Trauer um Anna Justice – Ein Nachruf von Adriana Altaras
Meine Freundin Anna Justice ist tot. Sie ist nach langer, schwerer Krankheit am Sonntag den 18.4.2021 gestorben. So etwas steht in Nachrufen.
Einen Nachruf über eine Freundin zu schreiben ist merkwürdig. Freundschaft ist doch für die Ewigkeit – hört sie auf, wenn jemand geht? Und überhaupt – das kann doch nicht sein – dass es Anna nicht mehr gibt – diese lebensfrohe, großherzige, zarte Person.
Aber Anna ist tot, das teilte mir ihr langjähriger Partner und Vater ihrer Töchter mit.
Ich kenne Dich, Anna, seit wir zusammen „Max Minsky und ich“ gedreht haben, einen Kinder- und Jugendfilm. Ich spielte eine amerikanisch-jüdische Mutter mit New Yorker Akzent. Monica Bleibtreu war auch dabei.
Zum Dreh trugst Du manchmal einen Bikini unter dem Sommerkleid. Du sahst wunderschön aus und so jung. Ich dachte „gleich gehen wir baden“. So war auch der Dreh mit Dir – leicht und voller Freude und Farben. So könnten Drehs immer sein: inspirierend, entspannt, und ohne Qual. Dennoch war Anna sehr präzise. Wenn ein Detail nicht stimmte – im Spiel – oder die Farbe einer Vase – biss sie sich fest und dachte nach, bis sie eine Lösung für sich und den Film fand. Am Ende wurde alles raffiniert, leicht und doch minutiös erarbeitet.
Wir haben damals ganz knapp die Lola nicht bekommen, aber unsere hübschen Kleider leuchteten an diesem Abend trotzdem.

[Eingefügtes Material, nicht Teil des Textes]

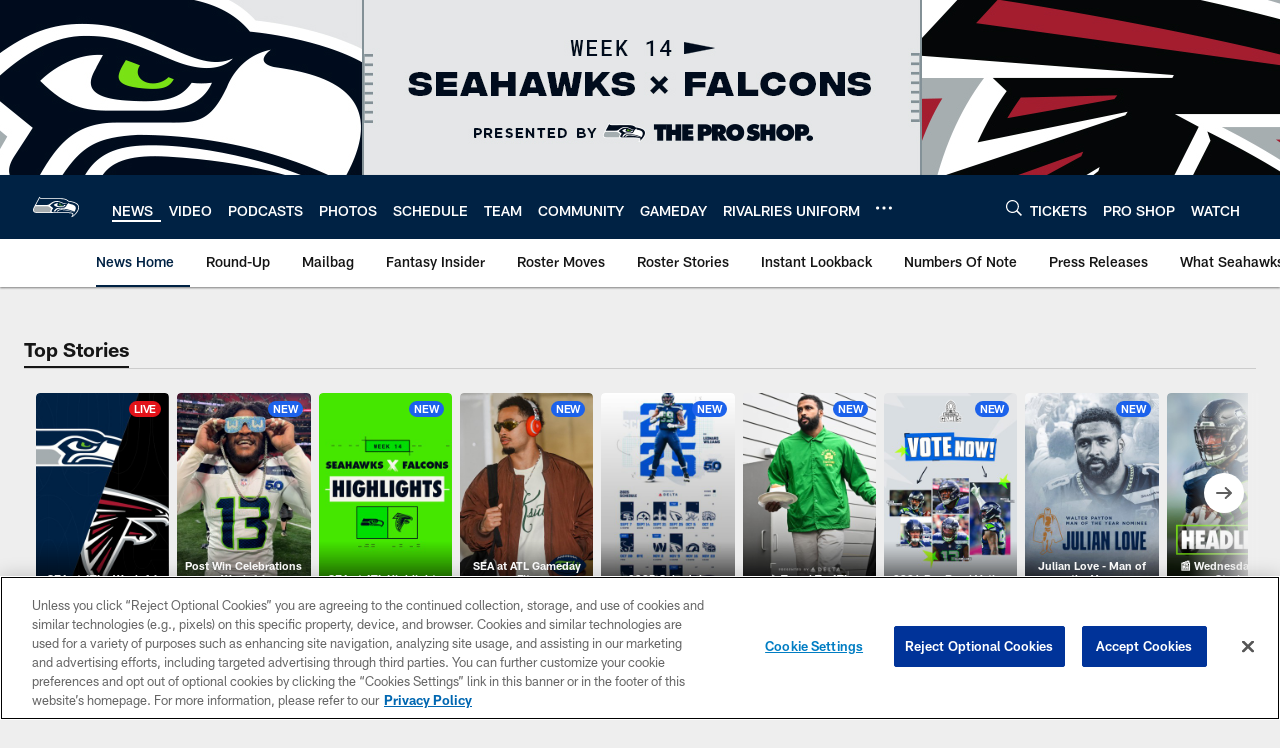

--- FILE ---
content_type: text/html; charset=utf-8
request_url: https://www.google.com/recaptcha/api2/aframe
body_size: 267
content:
<!DOCTYPE HTML><html><head><meta http-equiv="content-type" content="text/html; charset=UTF-8"></head><body><script nonce="HijmtRzUwpgsi80S8yMEkA">/** Anti-fraud and anti-abuse applications only. See google.com/recaptcha */ try{var clients={'sodar':'https://pagead2.googlesyndication.com/pagead/sodar?'};window.addEventListener("message",function(a){try{if(a.source===window.parent){var b=JSON.parse(a.data);var c=clients[b['id']];if(c){var d=document.createElement('img');d.src=c+b['params']+'&rc='+(localStorage.getItem("rc::a")?sessionStorage.getItem("rc::b"):"");window.document.body.appendChild(d);sessionStorage.setItem("rc::e",parseInt(sessionStorage.getItem("rc::e")||0)+1);localStorage.setItem("rc::h",'1765164601547');}}}catch(b){}});window.parent.postMessage("_grecaptcha_ready", "*");}catch(b){}</script></body></html>

--- FILE ---
content_type: text/javascript; charset=utf-8
request_url: https://auth-id.seahawks.com/accounts.webSdkBootstrap?apiKey=3_N2Nfy3hs4Kj8hwqJBsYK7IoMCxfHq7nNyreS8AHADyPdJxFMfzqfy_B34MhUGV19&pageURL=https%3A%2F%2Fwww.seahawks.com%2Fnews%2Fseahawks-announce-the-week-four-centurylink-high-school-athlete-of-the-we-133921&sdk=js_next&sdkBuild=18148&format=json
body_size: 421
content:
{
  "callId": "019afc02396f74e0b75c9bd460dc9348",
  "errorCode": 0,
  "apiVersion": 2,
  "statusCode": 200,
  "statusReason": "OK",
  "time": "2025-12-08T03:29:55.651Z",
  "hasGmid": "ver4"
}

Anna hat viele wunderschöne, traurige, starke und humorvolle Filme gemacht, wie z.B. „Die verlorene Zeit“ mit Dagmar Manzel oder „Das Leben vor mir“ mit Matthias Habich. Sie erhielt viele Preise. Das Jüdische kam bei ihr oft vor. Ganz normal und empathisch.
Einmal hat mir Anna erzählt, dass sie – lange bevor sie an der DFFB Regie studierte – in Kalifornien in einem Bettengeschäft gearbeitet und dort den Stars Damast Bettwäsche verkauft habe. Sie hat auch das wohl so zauberhaft gemacht, dass Madonna nur noch bei ihr einkaufen wollte. Robin Williams und Philip Seymour Hoffman auch?
Die triffst Du jetzt, Anna. Dort, wo es hoffentlich schön ist, warm, und ohne Schmerz. Ob man da Filme drehen kann, kann ich allerdings nicht zuverlässig sagen.
Du hast das Leben geliebt, Deine Töchter, Deinen Garten, Deine Freunde und Deine Arbeit. Du hast bis vor kurzem noch geschrieben und gedreht. „Arbeiten, drehen, ist doch herrlich“ hast Du gesagt.
Wir haben in Deinem Garten gesessen und zumindest theoretisch die Welt fast aus den Angeln gehoben – oder sie wenigstens zu verstehen versucht. Bei unserem letzten Abendessen waren zwei Freunde dabei, Chris Kraus und Gioia Raspé. Ich habe sehr viel gekocht und wir haben sehr viel gelacht.
Zwischendurch hast Du Dich hingelegt. Du seist eine unglaublich neugierige, lustige und unternehmungslustige Studentin gewesen, die alle Angebote begierig annahm, erzählte Chris. Auch wenn Du alleine im Kinosaal saßest, Du hast alle Filme angeschaut.
„Ja“ hast Du gesagt, „das ist doch selbstverständlich. So ein Privileg, mein Beruf, mein Leben!“
So jemand, dachte ich, der schafft es, den kriegt die Krankheit nicht klein.
Am 16.5. wärst Du 59 geworden. Ich vermisse Dich jetzt schon.